Java adds a detail that belongs here. String.charAt reads UTF-16 char units, not full Unicode code points. That means a supplementary character occupies two indexed positions in the string. For text limited to the Basic Multilingual Plane, this detail usually stays out of the way. For broader Unicode text, a suffix array built from charAt should be treated as operating on UTF-16 units. If full code point handling is needed, the text can be turned into an int[] from codePoints() before construction begins.

Doubling the Compared Length

From there, construction moves into its main loop. Pass length starts at 1, then grows to 2, then 4, then 8, and so on. Every new pass doubles the number of characters represented by the comparison. On the first sorting pass, two suffixes are compared by rank pairs that stand for the first two characters. On the next pass, those pairs stand for four characters. Later, they stand for eight, then sixteen, until the compared span reaches or passes the text length. banana keeps the arithmetic manageable. Starting from ranks [1, 0, 2, 0, 2, 0], the pass with length 1 compares suffixes by (rank[i], rank[i + 1]). That gives these pairs. Index 0 gets (1, 0). Index 1 gets (0, 2). Index 2 gets (2, 0). Index 3 gets (0, 2). Index 4 gets (2, 0). Index 5 gets (0, -1). That -1 acts as a sentinel when the second half would fall past the end of the text. Shorter suffixes then sort before longer ones when the available characters match.

This short helper can print those first-pass pairs:

public class RankPairs {
    public static void main(String[] args) {
        String text = "banana";
        int[] rank = {1, 0, 2, 0, 2, 0};
        int len = 1;

        for (int i = 0; i < text.length(); i++) {
            int second = i + len < text.length() ? rank[i + len] : -1;
            System.out.println(i + " -> (" + rank[i] + ", " + second + ")");
        }
    }
}

Those pairs are enough to sort suffix starts for that pass. Full suffix strings are not compared during the build loop. Pair comparison replaces long string comparison with fixed-size rank comparison, and that difference keeps the method fast.

# Brief 1
In the suffix-array passage, what value stands in as a sentinel when the second half of a rank pair would fall past the end of the text?

Rows excerpted from a collection
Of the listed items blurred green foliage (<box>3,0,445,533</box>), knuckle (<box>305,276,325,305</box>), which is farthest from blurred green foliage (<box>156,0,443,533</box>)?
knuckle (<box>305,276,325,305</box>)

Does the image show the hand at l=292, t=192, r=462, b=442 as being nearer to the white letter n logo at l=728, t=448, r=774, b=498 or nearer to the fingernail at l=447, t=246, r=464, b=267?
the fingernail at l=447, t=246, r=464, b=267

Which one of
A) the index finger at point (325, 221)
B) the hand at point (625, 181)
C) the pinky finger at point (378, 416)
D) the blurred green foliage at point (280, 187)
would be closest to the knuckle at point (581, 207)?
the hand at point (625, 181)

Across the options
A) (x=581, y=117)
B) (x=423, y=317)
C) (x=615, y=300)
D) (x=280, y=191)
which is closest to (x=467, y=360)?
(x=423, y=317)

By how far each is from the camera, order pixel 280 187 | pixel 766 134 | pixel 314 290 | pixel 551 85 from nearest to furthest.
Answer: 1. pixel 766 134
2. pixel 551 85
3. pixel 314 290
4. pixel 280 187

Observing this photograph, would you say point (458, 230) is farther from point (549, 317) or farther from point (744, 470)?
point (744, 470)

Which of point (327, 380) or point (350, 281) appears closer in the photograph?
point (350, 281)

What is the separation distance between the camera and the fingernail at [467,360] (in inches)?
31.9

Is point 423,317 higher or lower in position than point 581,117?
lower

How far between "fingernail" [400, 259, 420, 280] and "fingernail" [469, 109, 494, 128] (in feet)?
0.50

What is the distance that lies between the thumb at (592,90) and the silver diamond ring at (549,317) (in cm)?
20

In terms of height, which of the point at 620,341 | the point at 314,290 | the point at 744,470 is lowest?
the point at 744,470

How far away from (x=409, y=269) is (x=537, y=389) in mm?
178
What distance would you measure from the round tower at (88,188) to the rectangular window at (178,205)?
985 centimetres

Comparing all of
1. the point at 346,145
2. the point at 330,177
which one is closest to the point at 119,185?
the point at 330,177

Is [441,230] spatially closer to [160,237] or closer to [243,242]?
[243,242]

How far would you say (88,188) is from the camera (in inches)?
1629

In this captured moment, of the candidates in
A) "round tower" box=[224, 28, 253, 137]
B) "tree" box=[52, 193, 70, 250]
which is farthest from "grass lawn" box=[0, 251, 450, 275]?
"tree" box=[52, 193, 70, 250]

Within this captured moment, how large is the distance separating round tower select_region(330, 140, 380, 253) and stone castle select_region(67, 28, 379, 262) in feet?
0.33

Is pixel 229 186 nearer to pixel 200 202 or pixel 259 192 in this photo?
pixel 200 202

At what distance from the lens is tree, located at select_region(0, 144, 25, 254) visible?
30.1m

# Brief 2
Render the part of the rows that opens with the line containing "How far would" and runs through the end of the rows as a Markdown table with columns Number and Entry, one numbered line per table row, leaving out blank lines.

# Exercise result 1
-1

# Exercise result 2
| Number | Entry |
|---|---|
| 1 | How far would you say (88,188) is from the camera (in inches)? |
| 2 | 1629 |
| 3 | In this captured moment, of the candidates in |
| 4 | A) "round tower" box=[224, 28, 253, 137] |
| 5 | B) "tree" box=[52, 193, 70, 250] |
| 6 | which is farthest from "grass lawn" box=[0, 251, 450, 275]? |
| 7 | "tree" box=[52, 193, 70, 250] |
| 8 | Within this captured moment, how large is the distance separating round tower select_region(330, 140, 380, 253) and stone castle select_region(67, 28, 379, 262) in feet? |
| 9 | 0.33 |
| 10 | Is pixel 229 186 nearer to pixel 200 202 or pixel 259 192 in this photo? |
| 11 | pixel 200 202 |
| 12 | At what distance from the lens is tree, located at select_region(0, 144, 25, 254) visible? |
| 13 | 30.1m |